Directed by: Peyton Reed

Premise: A part of the Marvel Cinematic Universe. A burglar (Paul Rudd) is recruited to become a superhero by donning a suit that shrinks him to the size of an insect and allows him to control ants. He must stop a corrupt businessman from selling this technology to a terrorist group.

What Works: All superhero movies have an inherent ridiculousness to them. Ant-Man is a bit more ridiculous than most but the filmmakers overcome that and pass off the premise in a way that mostly makes sense within the context of their story. The special effects make the illusion convincing and the action sequences are creative, with Ant-Man deploying the technology in unexpected ways. One of the keys strengths in the Marvel films has been the casting and Ant-Man features some very good pairings of actors and roles. The film is led by Paul Rudd as Scott Lang, a burglar with a sense of justice who is recruited to become Ant-Man. Rudd’s greatest strengths have been his likability and everyman qualities. That makes him quite different from the other heroes in Marvel’s Cinematic Universe. He isn’t a billionaire genius, a Norse god, or an enhanced super soldier and that makes him much more accessible and ultimately more heroic. Michael Douglas is cast as Hank Pym, the inventor of the Ant-Man technology, and Douglas brings wisdom and weariness to the part. The villain of Ant-Man is played by Corey Stoll and although the part is small Stoll is quite good. For most of the movie his villainy is ambiguous and Stoll plays it effectively that way. The story of Ant-Man is primarily a superhero origin story, which has been seen many times before, but the filmmakers move through the requisite recruitment and training sequences at a brisk pace and merge the origin story with a heist plot. That combination works out well and the heist puts something concrete at stake that gives the climax some additional dramatic weight. Ant-Man includes a writing credit by Edgar Wright and although the film isn’t as stylized as Wright’s movies it does feature his sense of humor, which makes Ant-Man much more enjoyable than a lot of self-important superhero movies. Ant-Man also manages to be a little subversive. Marvel’s better superhero films question the use of violence and the weaponization of technology and Ant-Man goes a step further with a corporate villain and a hero who prevents the proliferation of technology.
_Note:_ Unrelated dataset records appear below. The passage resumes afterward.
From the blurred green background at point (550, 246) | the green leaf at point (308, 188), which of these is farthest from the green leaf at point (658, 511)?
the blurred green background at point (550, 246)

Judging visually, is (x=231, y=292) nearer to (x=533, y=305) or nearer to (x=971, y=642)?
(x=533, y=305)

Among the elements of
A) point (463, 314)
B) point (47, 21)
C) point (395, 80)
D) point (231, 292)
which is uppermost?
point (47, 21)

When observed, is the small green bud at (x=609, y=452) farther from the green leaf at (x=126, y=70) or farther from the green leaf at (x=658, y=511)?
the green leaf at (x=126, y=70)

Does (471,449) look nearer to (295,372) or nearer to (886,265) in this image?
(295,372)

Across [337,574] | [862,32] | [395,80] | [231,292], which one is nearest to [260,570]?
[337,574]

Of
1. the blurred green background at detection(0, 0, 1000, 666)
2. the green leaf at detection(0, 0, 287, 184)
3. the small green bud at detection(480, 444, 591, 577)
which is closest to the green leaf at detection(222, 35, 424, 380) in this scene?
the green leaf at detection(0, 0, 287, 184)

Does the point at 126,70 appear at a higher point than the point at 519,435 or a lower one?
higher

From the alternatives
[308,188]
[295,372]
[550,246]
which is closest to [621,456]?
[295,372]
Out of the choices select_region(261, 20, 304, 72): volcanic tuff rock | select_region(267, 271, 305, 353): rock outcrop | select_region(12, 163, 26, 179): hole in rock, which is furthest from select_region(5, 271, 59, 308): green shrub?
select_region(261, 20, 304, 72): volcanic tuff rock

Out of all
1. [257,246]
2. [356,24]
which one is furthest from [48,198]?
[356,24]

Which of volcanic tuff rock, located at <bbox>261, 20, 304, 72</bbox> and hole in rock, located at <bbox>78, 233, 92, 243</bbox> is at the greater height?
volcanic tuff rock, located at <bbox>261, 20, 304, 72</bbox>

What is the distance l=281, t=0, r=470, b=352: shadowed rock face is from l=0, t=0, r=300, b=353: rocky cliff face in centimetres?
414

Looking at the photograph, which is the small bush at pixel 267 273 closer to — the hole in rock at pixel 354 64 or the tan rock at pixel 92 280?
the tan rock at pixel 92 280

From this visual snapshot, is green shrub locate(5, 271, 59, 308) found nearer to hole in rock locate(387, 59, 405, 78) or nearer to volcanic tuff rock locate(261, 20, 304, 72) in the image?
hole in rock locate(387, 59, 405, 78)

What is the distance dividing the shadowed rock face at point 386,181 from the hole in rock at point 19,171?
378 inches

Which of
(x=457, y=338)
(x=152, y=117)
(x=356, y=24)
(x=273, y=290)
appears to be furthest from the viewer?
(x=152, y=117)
What Doesn’t: Even for a superhero movie, Ant-Man has some credibility problems. The story hinges on some extraordinary coincidences. The way that Hank Pym lures Scott Lang into the Ant-Man job is overly complicated; it hinges on an unlikely series of events and why Pym needs to entrap Lang in this overelaborate way does not make much sense. The film also plays fast and loose with its physics. The technology of Ant-Man shrinks the distance between atoms, so it changes the density of the hero, but Ant-Man still has the weight and force of a full size human being. Sometimes the filmmakers acknowledge that and use it to their advantage but other times they ignore it for the sake of neat looking visuals like Ant-Man running across the barrel of a gun. The filmmakers’ inconsistency comes to a head in the helicopter fight of the movie’s climax in which the villain is able to suit up in the Yellowjacket armor without shrinking himself first. Of the main cast of characters, the weakest link is Hope, played by Evangeline Lilly. The actress does fine in the part but she’s underwritten and Hope and Lang are forced into an unlikely romance. It’s also worth noting that there is a lot of the original Iron Man in Ant-Man, almost as though the screenwriters transposed the script of the 2008 movie onto this one, changing the names but keeping virtually every relevant plot beat.

Bottom Line: Ant-Man is a fun superhero movie. Although it works through a lot of the familiar storytelling beats of comic book origin stories it does so with a lot of humor and it is a very entertaining addition to the Marvel Cinematic Universe.